In these climatically challenging times, I suppose we should no longer be surprised at how rapidly weather conditions can switch from tropical heatwave to standard UK summer drizzle but why does this always seem to coincide with seriously special classic car events?
Last year it was Luftgekühlt at Bicester Heritage which in the midst of wonderfully warm and sunny Summer, transformed into Wassergekühlt! This year, we went from sweltering 38 degree heat (in London at least) to a state of excessive sogginess for Silverstone Classic. Sigh …………. where did I leave my waterproofs and underwater camera?
Steady drizzle blighted Silverstone Classic for most of the day forcing me and friend Kirk to spend much of our time sheltering in the national and international pits whilst occasionally wandering across to the Porsche Club stand at the end of the Wellington Straight to see some of the slippery track action.
Mooching around the pit garages to avoid the rain wasn’t so bad however as we came across some very interesting motors including (in alphabetic order:- ……………………..
AC Cobra’s are the Anglo/American thug of the racetrack. The once sublimely handsome and restrained European styling of the underlying AC Ace design is barely recognisable as a result of the Incredible Hulk like transformation involving bulging wheel arches, fat wheels and tyres and a fire breathing American (Ford) V8 engine.
There’s no denying the virility and brutal performance of these testosterone-gorged monsters but it is nice to take a wistful look back at the car’s progenitors.
To go back to the very beginning – you have the Tojeiro Barchetta, designed by John Tojeiro and borrowing many styling queues from the Ferrari Barchetta. It was a really nice surprise to come across one of these extremely rare cars at Silverstone Classic and to have the opportunity to study it close-up.
With some bodywork and mechanical modifications, this car was adopted by the Hurclock family to become the AC Ace which was launched in 1953 and remained in production until 1963. The Ace, was powered one of three straight six engines available to AC at the time. These ranged from AC’s own but rather aged 2 Litre engine, through the BMW 328 derived 2 Litre to the Ken Rudd (Ruddspeed) tuned Ford 2.6 Litre.
It was the Ace into which Carroll Shelby later shoe-horned a 4.7 Litre Ford V8 engine and onto which he grafted increasingly bulbous wheel arches filled with big, fat Hallibrand knock-on wheels and tyres.
There was a degree of onward development of the Cobra to deliver even more potent race performance through fitting bigger (7 Litre V8) engine and improved suspension but perhaps the most radical development was of a much more aerodynamically efficient closed coupe who’s bodywork was far removed from the Ace and Cobra. This radically different car was developed to more effectively compete at high speed circuits against Ferrari 250 GTOs and other rapid GT race cars.
Peter Brock was tasked by Shelby to design the bodywork of the Daytona Cobra Coupe and Bob Negstad was asked to bring his experience on the GT40 and coil-spring Cobra to bear on the suspension. In the end, just six cars were built, the first at Shelby HQ in Venice, California and the remaining five were constructed by Carrozzeria Gransport in Modena, Italy.

◆ GIVEN INFORMATION ◆

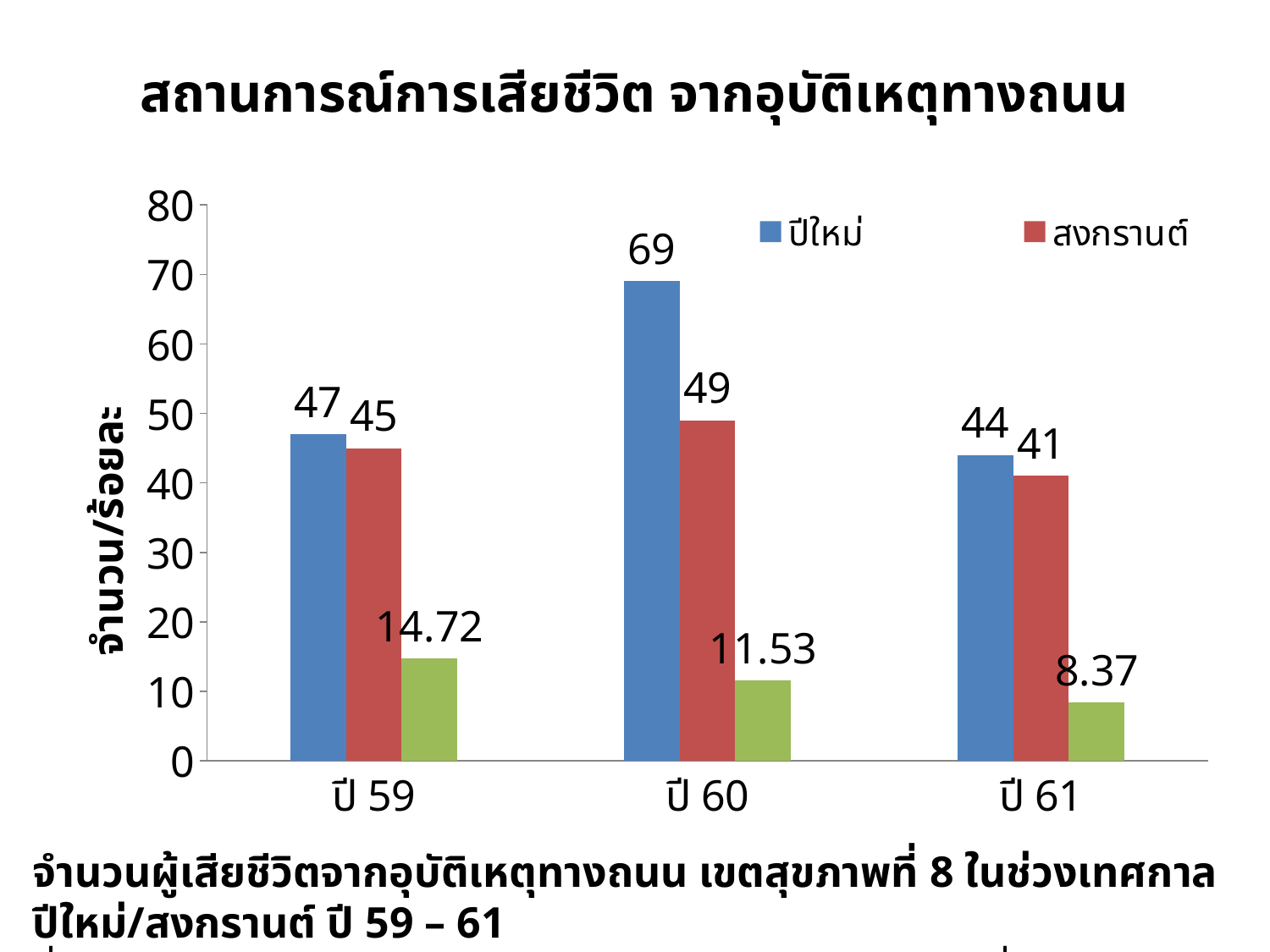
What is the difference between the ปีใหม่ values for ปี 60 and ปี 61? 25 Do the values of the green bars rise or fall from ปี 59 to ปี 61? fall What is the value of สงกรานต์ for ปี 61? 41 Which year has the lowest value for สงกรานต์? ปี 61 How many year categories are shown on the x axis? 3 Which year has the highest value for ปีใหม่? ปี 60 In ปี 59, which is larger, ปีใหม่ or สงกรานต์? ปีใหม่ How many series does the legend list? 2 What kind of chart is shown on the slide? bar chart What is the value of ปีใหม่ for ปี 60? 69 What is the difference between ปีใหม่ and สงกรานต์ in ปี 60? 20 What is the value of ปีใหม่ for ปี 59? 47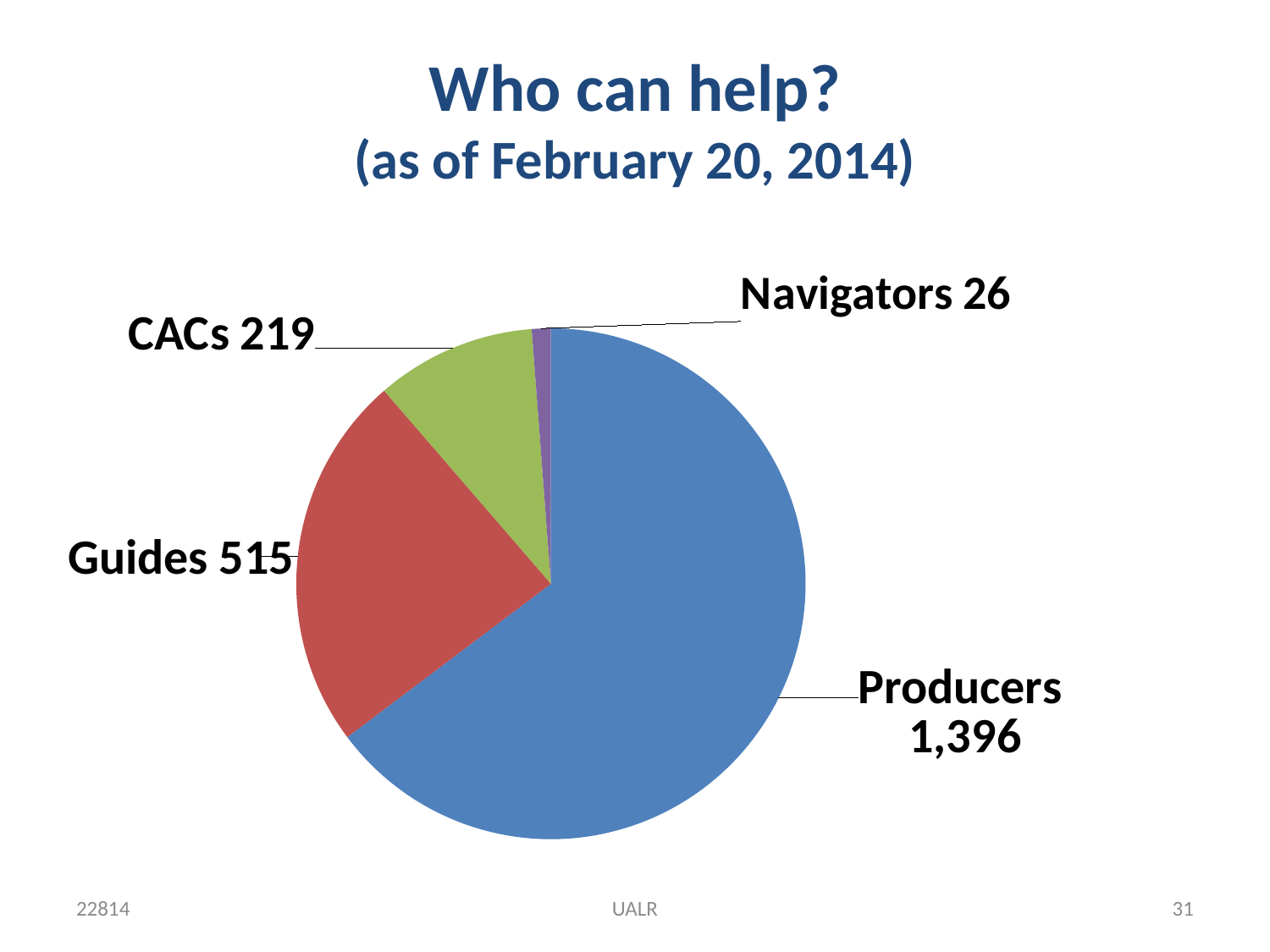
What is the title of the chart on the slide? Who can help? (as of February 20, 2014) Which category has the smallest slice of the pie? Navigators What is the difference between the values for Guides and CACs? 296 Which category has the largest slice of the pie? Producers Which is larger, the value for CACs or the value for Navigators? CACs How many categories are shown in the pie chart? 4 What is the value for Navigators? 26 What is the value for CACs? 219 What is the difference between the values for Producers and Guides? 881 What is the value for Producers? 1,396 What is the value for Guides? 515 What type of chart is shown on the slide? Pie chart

◆ PROBLEM DETAILS ◆
List every individual person named in the piece on Silverstone Classic above.

◆ TASK SOLUTION ◆
Kirk, John Tojeiro, Ken Rudd, Carroll Shelby, Peter Brock, Bob Negstad